▸ **Material for this task**
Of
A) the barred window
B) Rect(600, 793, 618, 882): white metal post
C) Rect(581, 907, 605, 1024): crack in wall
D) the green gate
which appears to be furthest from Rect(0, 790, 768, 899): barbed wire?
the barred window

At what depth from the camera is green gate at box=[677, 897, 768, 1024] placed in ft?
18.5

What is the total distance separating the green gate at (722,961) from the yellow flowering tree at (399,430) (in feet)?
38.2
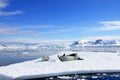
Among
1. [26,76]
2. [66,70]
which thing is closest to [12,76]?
[26,76]

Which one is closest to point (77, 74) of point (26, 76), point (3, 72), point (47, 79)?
point (47, 79)

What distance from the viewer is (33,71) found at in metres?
22.9

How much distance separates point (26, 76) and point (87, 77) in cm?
483

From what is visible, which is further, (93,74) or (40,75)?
(93,74)

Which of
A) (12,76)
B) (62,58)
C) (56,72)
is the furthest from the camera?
(62,58)

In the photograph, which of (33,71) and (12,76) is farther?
(33,71)

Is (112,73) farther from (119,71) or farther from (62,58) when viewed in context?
(62,58)

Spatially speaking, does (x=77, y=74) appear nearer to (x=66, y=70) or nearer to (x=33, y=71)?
(x=66, y=70)

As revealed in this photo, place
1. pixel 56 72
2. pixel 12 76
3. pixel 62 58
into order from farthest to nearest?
pixel 62 58 < pixel 56 72 < pixel 12 76

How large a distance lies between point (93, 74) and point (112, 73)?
5.18 feet

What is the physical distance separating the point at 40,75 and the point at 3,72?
3074 mm

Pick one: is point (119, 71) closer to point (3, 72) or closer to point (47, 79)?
point (47, 79)

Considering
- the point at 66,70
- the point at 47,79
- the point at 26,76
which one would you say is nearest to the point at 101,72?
the point at 66,70

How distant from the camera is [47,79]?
854 inches
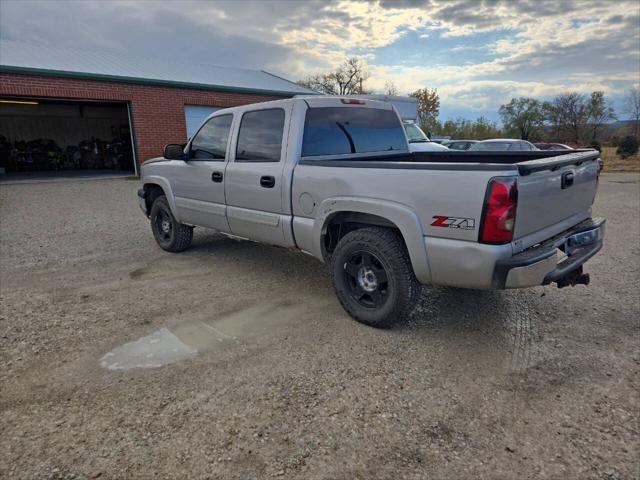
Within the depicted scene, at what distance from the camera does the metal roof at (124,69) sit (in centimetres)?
1440

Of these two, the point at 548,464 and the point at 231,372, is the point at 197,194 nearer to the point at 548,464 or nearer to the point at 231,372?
the point at 231,372

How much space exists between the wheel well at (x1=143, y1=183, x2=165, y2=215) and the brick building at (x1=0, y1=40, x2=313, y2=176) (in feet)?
35.6

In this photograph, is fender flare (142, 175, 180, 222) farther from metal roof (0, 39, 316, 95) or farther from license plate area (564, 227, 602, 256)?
metal roof (0, 39, 316, 95)

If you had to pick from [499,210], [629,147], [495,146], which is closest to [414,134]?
[495,146]

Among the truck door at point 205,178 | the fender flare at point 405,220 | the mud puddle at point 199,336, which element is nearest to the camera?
the fender flare at point 405,220

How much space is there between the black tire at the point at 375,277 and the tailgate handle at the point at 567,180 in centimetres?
128

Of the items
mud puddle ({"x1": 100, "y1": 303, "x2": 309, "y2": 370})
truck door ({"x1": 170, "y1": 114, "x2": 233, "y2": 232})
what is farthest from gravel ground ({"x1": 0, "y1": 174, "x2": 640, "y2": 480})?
truck door ({"x1": 170, "y1": 114, "x2": 233, "y2": 232})

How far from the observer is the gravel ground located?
87.0 inches

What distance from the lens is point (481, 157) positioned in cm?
471

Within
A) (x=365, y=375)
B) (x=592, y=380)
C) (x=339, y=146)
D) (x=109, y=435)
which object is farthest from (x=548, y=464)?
(x=339, y=146)

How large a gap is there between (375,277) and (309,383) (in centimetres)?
109

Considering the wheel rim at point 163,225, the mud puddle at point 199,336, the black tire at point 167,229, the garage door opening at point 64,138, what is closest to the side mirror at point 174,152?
the black tire at point 167,229

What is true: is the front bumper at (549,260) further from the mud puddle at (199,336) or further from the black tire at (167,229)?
the black tire at (167,229)

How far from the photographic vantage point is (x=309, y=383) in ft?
9.48
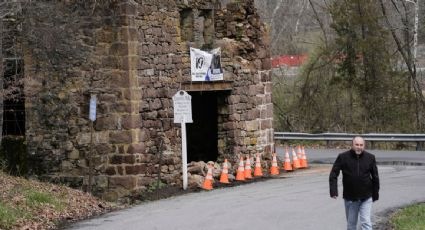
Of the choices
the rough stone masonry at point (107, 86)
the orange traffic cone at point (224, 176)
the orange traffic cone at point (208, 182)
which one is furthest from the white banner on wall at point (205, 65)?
the orange traffic cone at point (208, 182)

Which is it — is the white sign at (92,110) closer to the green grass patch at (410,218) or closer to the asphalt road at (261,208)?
the asphalt road at (261,208)

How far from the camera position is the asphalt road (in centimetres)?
1323

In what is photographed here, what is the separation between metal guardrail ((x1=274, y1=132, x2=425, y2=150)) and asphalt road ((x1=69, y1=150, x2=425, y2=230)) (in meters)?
8.77

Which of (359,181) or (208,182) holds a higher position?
(359,181)

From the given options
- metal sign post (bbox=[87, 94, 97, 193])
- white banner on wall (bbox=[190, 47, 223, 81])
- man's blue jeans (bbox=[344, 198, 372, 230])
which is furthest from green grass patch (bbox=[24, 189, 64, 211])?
man's blue jeans (bbox=[344, 198, 372, 230])

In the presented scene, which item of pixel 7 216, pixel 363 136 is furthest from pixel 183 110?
pixel 363 136

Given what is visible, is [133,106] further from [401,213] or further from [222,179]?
[401,213]

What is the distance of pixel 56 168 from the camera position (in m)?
18.4

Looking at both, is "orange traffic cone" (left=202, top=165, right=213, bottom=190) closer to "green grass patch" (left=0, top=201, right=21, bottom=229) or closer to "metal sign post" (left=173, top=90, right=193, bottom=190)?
"metal sign post" (left=173, top=90, right=193, bottom=190)

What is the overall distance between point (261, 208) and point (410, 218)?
9.38 ft

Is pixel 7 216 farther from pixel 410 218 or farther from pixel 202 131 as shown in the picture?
pixel 202 131

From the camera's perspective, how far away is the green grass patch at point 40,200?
14.6m

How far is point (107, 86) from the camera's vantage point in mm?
17781

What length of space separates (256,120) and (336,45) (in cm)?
1336
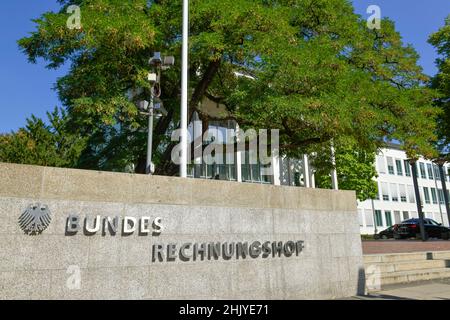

▸ **What the exercise asks**
Return every line of the items that contains the string "further".

▸ **Response below**
From what is visible, which is further, (93,74) or (40,75)?
What is true: is the front bumper at (549,260) further from the mud puddle at (199,336) or further from the black tire at (167,229)?
Given what is visible, is [133,106] further from [401,213] or further from [222,179]?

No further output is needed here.